[Caption-style text data]

<<<<

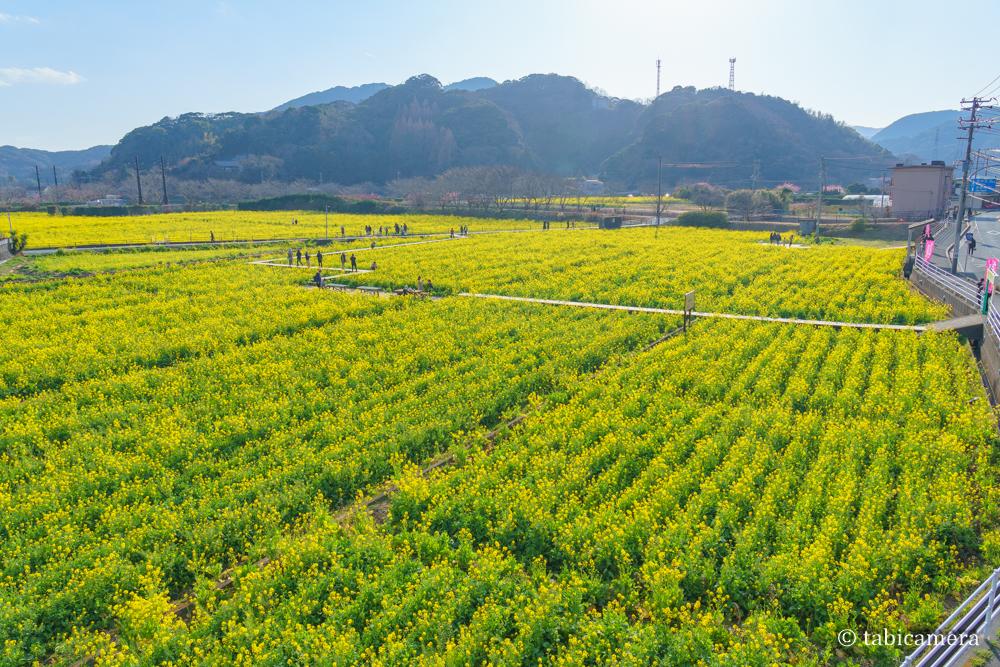 南伊豆町の菜の花畑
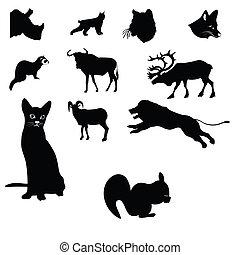oroszlán, gnú, havasi kecske, orrszarvú, macska, squi, majom, cérnaszalag, karibu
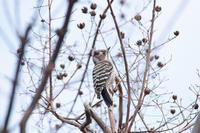 野鳥観察レポート0226 - 花鳥風月…空Photo blog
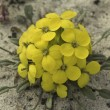 Menzie's wallflower in a sand dune — Stock Photo
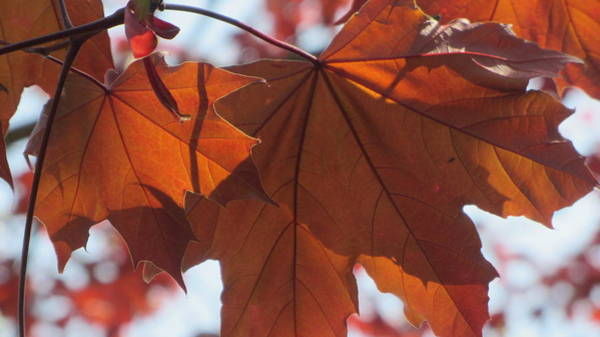 Photograph - Leaves Backlit 1 by Anita Burgermeister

>>>>

Leaving pictures aside, give again word for word each line from the one with "Menzie's wallflower in" to the final line of the entries.

Task output:
 Menzie's wallflower in a sand dune — Stock Photo
 Photograph - Leaves Backlit 1 by Anita Burgermeister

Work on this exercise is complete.